E infatti oltre alla modalità istintiva e battagliera di girare, forse è proprio questo quello che ci piace di più e cioè il fatto che Trastwest coglie a pieno una delle caratteristiche più peculiari del San Calisto: quella di essere un’oasi di inoperosità, un luogo che si sottrae alla logica della velocità e della produttività ma che si abbandona, al contrario, a quella del gioco, che deve durare il più possibile, rallentando il tempo come avremmo voluto tutti fare da bambini. Chissà, forse è anche per questo che De Matteo ha scelto il rallenty per raccontare tutto…

In Trastwest il sole cocente si abbatte sui sampietrini, e c’è davvero un’aria allucinata: le facce di Stefano e Sara, due strani amanti al ciglio della strada, si allargano e si deformano mentre sentiamo  il caldo secco del lontano Ovest, ma al posto del Mississipi c’è il biondo Tevere. Due suore camminano, la macchina dei carabinieri gira come fosse il cavallo intransigente di uno sceriffo.

Certo mancano i cactus ma ecco che appare un uomo vestito di pelli e piume: è Maurizio, lo Sciamano di Trastevere. Si accompagna a Lynda, matrona del quartiere.

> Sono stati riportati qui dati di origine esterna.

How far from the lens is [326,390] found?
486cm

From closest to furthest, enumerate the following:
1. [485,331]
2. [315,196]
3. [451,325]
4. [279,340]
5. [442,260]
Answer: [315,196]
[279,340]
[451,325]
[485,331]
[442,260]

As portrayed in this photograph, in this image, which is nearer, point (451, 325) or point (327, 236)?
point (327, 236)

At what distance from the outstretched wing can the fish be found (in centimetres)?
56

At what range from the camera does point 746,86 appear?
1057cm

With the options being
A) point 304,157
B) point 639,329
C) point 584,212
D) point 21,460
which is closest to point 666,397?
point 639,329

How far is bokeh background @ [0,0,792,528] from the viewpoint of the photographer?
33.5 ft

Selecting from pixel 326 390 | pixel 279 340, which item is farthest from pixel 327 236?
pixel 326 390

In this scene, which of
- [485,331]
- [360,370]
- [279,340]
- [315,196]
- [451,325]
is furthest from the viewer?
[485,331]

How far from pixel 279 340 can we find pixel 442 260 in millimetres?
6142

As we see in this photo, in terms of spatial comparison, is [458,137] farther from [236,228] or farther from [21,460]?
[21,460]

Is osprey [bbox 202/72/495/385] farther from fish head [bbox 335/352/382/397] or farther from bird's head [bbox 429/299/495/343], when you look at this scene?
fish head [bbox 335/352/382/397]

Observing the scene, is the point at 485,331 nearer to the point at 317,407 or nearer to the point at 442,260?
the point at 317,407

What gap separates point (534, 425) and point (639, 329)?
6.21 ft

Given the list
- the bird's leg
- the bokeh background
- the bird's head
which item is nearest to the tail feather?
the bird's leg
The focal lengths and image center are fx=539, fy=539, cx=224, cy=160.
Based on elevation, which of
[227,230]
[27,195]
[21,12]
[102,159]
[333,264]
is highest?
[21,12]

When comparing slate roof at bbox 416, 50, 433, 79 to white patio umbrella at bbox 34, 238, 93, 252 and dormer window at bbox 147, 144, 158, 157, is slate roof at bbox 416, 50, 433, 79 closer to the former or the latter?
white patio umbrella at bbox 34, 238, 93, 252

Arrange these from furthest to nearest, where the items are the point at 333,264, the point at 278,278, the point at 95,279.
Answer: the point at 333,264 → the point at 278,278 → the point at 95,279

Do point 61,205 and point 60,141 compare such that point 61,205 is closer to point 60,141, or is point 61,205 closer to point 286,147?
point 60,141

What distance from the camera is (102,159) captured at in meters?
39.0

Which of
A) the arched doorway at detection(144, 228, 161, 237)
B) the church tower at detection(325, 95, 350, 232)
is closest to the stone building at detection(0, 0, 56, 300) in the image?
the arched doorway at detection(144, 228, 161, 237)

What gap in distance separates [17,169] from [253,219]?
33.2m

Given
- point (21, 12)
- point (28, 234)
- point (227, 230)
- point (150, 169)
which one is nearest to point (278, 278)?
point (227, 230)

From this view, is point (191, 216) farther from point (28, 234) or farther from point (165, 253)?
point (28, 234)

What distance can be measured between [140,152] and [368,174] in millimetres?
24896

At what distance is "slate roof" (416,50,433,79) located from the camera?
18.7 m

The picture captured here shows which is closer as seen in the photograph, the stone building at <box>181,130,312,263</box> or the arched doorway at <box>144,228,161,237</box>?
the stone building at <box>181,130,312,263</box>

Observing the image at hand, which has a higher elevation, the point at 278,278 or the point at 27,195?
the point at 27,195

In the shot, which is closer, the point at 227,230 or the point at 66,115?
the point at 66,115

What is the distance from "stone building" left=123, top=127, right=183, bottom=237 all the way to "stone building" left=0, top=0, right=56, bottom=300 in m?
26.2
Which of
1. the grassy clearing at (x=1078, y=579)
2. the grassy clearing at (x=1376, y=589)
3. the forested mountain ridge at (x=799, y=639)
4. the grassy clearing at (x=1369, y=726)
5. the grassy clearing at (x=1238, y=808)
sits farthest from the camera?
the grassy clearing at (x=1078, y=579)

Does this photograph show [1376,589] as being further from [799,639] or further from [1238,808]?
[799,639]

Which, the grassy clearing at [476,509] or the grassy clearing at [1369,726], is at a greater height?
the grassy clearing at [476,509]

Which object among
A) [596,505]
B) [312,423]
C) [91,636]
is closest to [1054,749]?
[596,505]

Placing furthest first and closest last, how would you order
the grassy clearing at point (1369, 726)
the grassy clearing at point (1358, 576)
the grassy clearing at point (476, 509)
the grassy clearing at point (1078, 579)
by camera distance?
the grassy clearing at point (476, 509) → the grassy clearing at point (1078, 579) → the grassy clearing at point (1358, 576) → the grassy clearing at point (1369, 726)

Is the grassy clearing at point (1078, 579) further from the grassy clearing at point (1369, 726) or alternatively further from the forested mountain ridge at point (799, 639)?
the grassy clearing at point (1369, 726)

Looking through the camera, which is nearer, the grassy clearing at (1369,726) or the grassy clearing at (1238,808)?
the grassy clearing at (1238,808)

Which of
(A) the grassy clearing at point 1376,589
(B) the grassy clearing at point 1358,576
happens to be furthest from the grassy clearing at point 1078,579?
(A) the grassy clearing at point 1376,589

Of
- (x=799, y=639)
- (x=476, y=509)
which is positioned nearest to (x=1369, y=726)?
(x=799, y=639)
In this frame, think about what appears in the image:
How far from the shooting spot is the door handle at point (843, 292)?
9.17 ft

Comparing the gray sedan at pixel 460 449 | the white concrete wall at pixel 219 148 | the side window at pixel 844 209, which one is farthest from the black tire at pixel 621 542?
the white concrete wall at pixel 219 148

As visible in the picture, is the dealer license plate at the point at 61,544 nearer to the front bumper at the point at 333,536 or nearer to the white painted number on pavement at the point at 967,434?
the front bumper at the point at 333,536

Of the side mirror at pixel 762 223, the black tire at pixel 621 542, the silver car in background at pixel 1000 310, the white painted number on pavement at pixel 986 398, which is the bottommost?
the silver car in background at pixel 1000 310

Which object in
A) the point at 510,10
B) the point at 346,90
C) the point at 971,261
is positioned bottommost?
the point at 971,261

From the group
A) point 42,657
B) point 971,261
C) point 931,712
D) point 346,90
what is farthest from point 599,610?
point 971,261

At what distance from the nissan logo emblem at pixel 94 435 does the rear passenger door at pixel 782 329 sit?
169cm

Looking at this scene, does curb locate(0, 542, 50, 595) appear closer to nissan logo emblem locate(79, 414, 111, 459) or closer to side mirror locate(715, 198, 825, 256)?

D’altra parte questi volti non hanno nulla da invidiare a Clint Eastwood, Eli Wallach o Lee Van Cleef, e De Matteo sa davvero come riprenderli, come restituirne segni e sfumature.

Stile di ripresa

Li affronta con il suo iPhone, sfida per ogni regista, data l’incapacità dello strumento di cogliere la profondità (ne parlavamo qualche numero fa anche con Gipo Fasano, regista de Le Eumenidi). Profondità che De Matteo però sa restituirci, attraverso tutto l’amore che prova per i suoi protagonisti e per le storie scritte sui loro volti.